Emerging market debt is attractive despite some isolated problems
Trouble in some emerging markets (EMs) has pushed yields for EM debt in general to attractive levels relative to safer developed market bonds. The crucial question for investors is whether the problems in Argentina and Turkey are localised or could spread to other regions. Investors have been spooked and EM currencies remain under pressure, but have markets over-reacted?
Government finances in Turkey and Argentina are much worse than most other EMs, which have improved significantly since the ‘taper tantrum’ in 2013, when the US Federal Reserve first announced it was tapering its bond-buying programme. Notably, Turkey has a large current account deficit, a substantial amount of external debt maturing in the next 12 months, and inadequate official reserves.
The country relies on the kindness of strangers to meet its immediate need for foreign funding (figure 3). Only two others (Pakistan and South Africa) in the 20 major EMs we follow rely on short-term foreign financing. Even the more fragile economies of Brazil, South Africa and Russia don’t.
Figure 3: Foreign funding requirements
Turkey is one of very few emerging market countries that has any immediate reliance on foreign financing.
Source: Datastream and Rathbones.
Although there has been some recovery, and EM yield spreads over those of safe-haven US Treasuries have already narrowed this year (excluding Turkey and Argentina), they are still much wider than their 2017 lows. The risk is that contagion across EM foreign exchange markets appears to be increasing, with correlations between currencies rising, and this could have knock-on effects on EM debt.
Some EM currencies have appreciated against the dollar over the past 18 months, while others have depreciated. Notably, the Brazilian real, South African rand and Russian rouble have fallen by more than 15% this year. The Indian rupee and Indonesian rupiah have also lost value. As a result, EM debt denominated in hard currencies looks more attractive than local currency bonds.
EM debt is also vulnerable to a fall in global demand, which could be caused by a slowdown in international trade. But the larger yields offered by EM sovereign bonds make a negative total return (yield plus or minus change in price) unlikely providing the world economy does not flirt with recession over the next six months. Yet we are mindful of the cyclical risks to global trade, the possibility that the dollar could continue to strengthen and the risk of escalating tensions between America and China.
While any further appreciation of America’s currency is a concern, the relationship between EM assets and the dollar is not as strong as often assumed. There is a much tighter relationship between EM equities and a broader measure of developed market financial conditions. Providing the Fed doesn’t raise rates too aggressively, financial conditions should remain benign.

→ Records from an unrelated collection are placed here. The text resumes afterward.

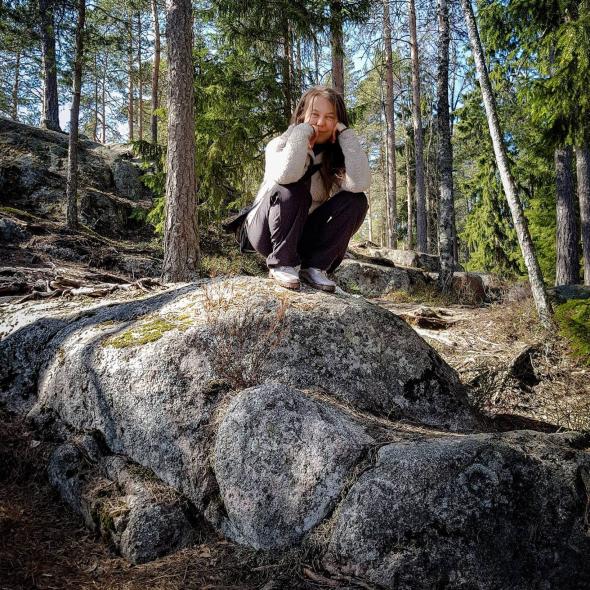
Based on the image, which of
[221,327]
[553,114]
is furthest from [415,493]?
[553,114]

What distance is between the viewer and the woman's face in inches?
130

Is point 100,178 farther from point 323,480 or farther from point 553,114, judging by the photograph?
point 323,480

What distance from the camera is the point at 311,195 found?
3420 mm

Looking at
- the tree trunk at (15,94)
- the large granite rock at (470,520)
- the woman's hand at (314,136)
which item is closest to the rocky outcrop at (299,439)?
the large granite rock at (470,520)

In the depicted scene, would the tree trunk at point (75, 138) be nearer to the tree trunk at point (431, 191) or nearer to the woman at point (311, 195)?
the woman at point (311, 195)

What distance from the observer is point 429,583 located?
1.55 meters

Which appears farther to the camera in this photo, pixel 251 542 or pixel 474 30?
pixel 474 30

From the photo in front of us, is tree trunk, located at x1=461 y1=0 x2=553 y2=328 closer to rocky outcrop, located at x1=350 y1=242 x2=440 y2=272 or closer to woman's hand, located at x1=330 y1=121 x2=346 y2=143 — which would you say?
woman's hand, located at x1=330 y1=121 x2=346 y2=143

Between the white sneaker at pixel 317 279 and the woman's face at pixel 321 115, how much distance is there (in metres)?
0.99

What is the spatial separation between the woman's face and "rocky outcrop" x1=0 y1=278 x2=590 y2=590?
1200 mm

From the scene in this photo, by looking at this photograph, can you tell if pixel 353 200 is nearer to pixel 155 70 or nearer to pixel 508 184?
pixel 508 184

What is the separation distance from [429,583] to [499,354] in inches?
139

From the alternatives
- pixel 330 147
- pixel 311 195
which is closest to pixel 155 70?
pixel 330 147

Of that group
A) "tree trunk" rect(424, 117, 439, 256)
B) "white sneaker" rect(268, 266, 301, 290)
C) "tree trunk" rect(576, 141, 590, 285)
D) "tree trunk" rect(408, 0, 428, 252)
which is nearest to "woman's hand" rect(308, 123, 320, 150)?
"white sneaker" rect(268, 266, 301, 290)
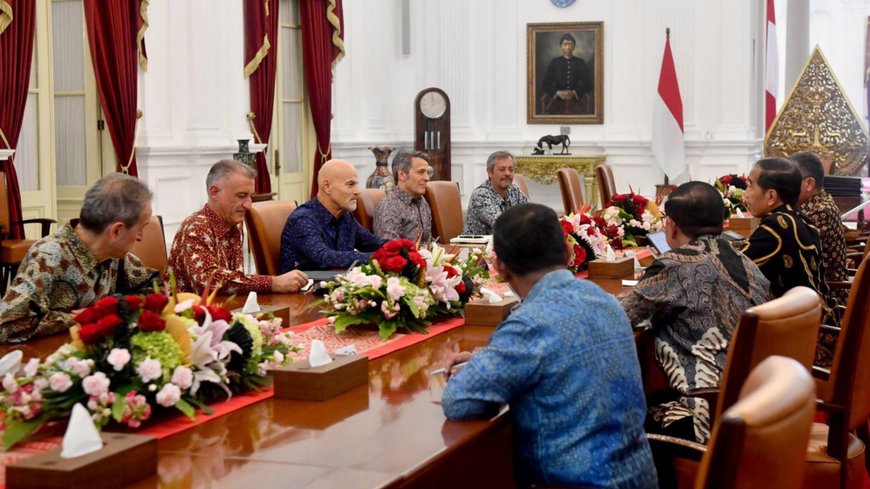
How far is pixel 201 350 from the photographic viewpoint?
93.4 inches

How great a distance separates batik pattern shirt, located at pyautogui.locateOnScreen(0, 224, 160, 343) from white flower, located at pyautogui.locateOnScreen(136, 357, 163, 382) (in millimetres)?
1108

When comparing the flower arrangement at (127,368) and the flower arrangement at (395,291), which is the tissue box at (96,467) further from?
the flower arrangement at (395,291)

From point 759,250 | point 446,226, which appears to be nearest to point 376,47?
point 446,226

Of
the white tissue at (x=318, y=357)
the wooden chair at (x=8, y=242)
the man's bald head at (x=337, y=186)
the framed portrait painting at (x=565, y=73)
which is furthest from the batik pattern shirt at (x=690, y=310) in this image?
the framed portrait painting at (x=565, y=73)

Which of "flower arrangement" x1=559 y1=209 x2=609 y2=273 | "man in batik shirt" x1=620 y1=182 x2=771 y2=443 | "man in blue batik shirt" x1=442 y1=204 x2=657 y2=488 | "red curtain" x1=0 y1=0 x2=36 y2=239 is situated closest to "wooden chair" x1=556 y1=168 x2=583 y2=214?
"flower arrangement" x1=559 y1=209 x2=609 y2=273

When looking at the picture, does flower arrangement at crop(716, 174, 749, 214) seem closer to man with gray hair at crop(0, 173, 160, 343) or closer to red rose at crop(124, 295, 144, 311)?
man with gray hair at crop(0, 173, 160, 343)

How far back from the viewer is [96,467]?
1.85 m

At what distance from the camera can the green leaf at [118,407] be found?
84.9 inches

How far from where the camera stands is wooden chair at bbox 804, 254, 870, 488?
3029 mm

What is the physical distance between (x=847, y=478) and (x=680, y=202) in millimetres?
927

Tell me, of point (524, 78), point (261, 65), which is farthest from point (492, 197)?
point (524, 78)

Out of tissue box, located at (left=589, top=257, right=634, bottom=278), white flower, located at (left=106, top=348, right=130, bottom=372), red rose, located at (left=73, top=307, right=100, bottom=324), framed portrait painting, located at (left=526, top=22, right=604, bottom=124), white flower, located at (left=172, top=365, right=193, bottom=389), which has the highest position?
framed portrait painting, located at (left=526, top=22, right=604, bottom=124)

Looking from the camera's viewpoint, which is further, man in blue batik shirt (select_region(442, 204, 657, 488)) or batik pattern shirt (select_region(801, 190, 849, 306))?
batik pattern shirt (select_region(801, 190, 849, 306))

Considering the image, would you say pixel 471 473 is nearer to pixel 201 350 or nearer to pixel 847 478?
pixel 201 350
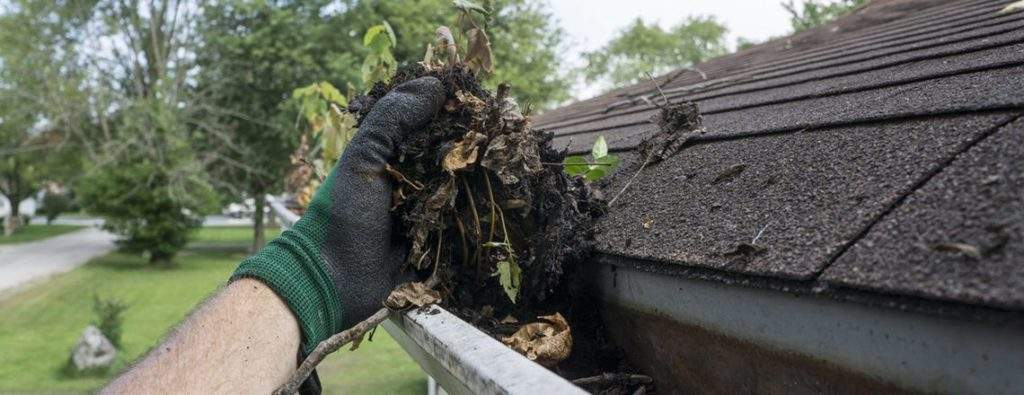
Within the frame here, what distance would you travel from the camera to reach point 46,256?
70.0 feet

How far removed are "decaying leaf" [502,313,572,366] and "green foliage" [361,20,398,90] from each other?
3.85 ft

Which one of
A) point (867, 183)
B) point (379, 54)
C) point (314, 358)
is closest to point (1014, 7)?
point (867, 183)

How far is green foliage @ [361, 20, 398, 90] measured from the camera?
234cm

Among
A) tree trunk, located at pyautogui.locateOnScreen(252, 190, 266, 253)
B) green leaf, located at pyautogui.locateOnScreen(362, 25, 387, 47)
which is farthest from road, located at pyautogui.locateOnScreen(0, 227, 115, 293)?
green leaf, located at pyautogui.locateOnScreen(362, 25, 387, 47)

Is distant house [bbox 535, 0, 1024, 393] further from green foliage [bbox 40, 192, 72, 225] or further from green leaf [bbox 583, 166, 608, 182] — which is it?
green foliage [bbox 40, 192, 72, 225]

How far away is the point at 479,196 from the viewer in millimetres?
1457

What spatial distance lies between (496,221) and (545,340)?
258 millimetres

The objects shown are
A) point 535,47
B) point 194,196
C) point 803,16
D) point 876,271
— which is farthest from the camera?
point 535,47

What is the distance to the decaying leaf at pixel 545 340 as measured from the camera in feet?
4.30

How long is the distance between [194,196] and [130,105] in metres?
3.38

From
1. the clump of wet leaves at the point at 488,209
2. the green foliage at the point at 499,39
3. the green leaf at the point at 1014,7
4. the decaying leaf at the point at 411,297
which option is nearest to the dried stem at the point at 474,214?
the clump of wet leaves at the point at 488,209

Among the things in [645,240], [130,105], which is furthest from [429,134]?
[130,105]

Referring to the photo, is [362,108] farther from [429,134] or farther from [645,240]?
[645,240]

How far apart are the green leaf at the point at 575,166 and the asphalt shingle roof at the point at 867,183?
9cm
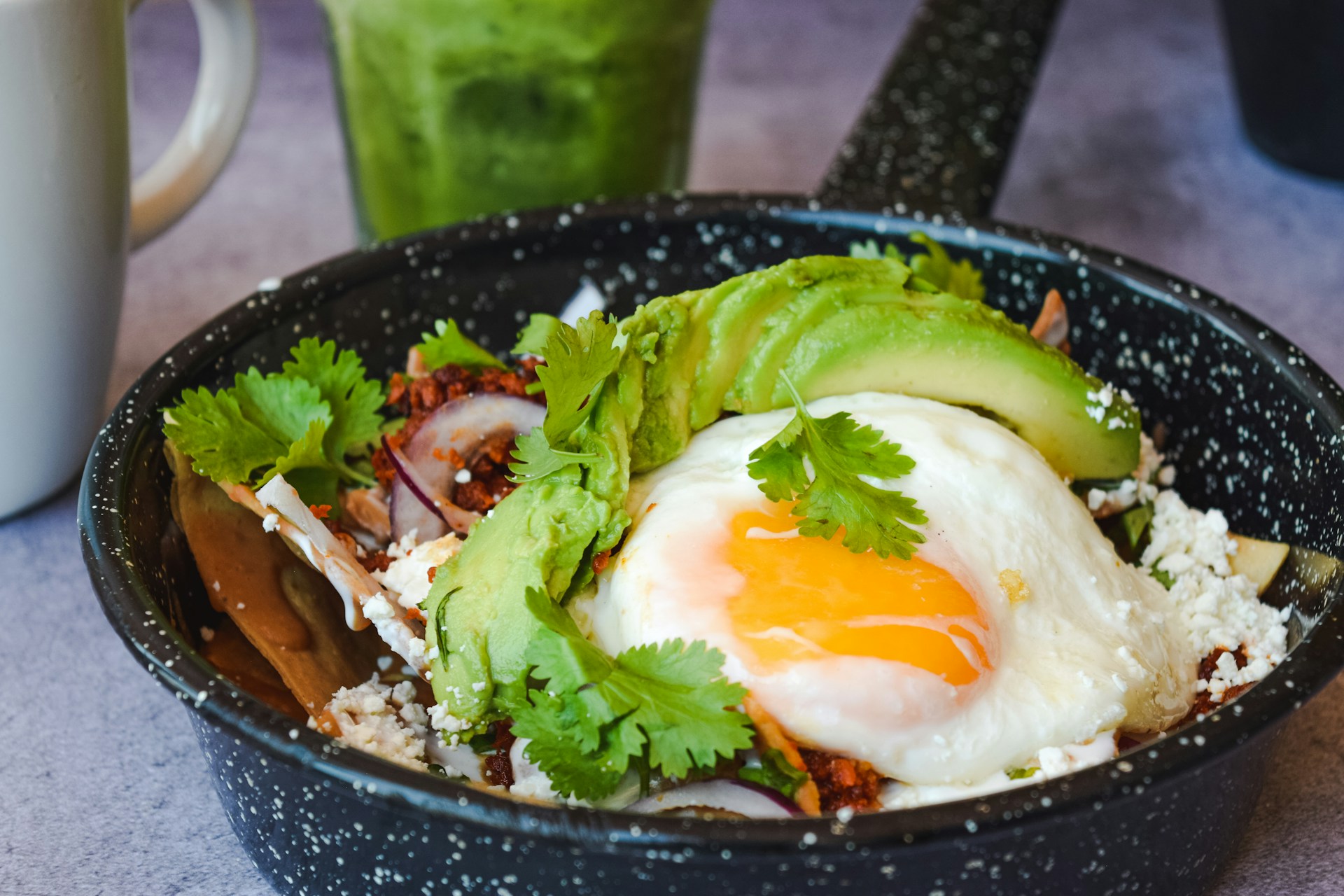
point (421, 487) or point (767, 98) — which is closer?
point (421, 487)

Chinese growth appears to be holding up well in the face of trade tensions. The next round of tariffs on $200 billion of exports is likely to hurt the US more, because China should offset any damage through its economic stimulus programme. Meanwhile, its government is making progress with measures to reduce the risks presented by excess debt in its shadow banking system (non-bank lending).
Risks remain. They include a possible policy mistake by the Fed, a negative demand shock in China, a broad-based trade war started by US protectionism and a loss of confidence in the technology sector. But we believe that, for longer-term investors willing to accept the risks of further volatility in the short run, the additional yield available on EM debt is looking attractive.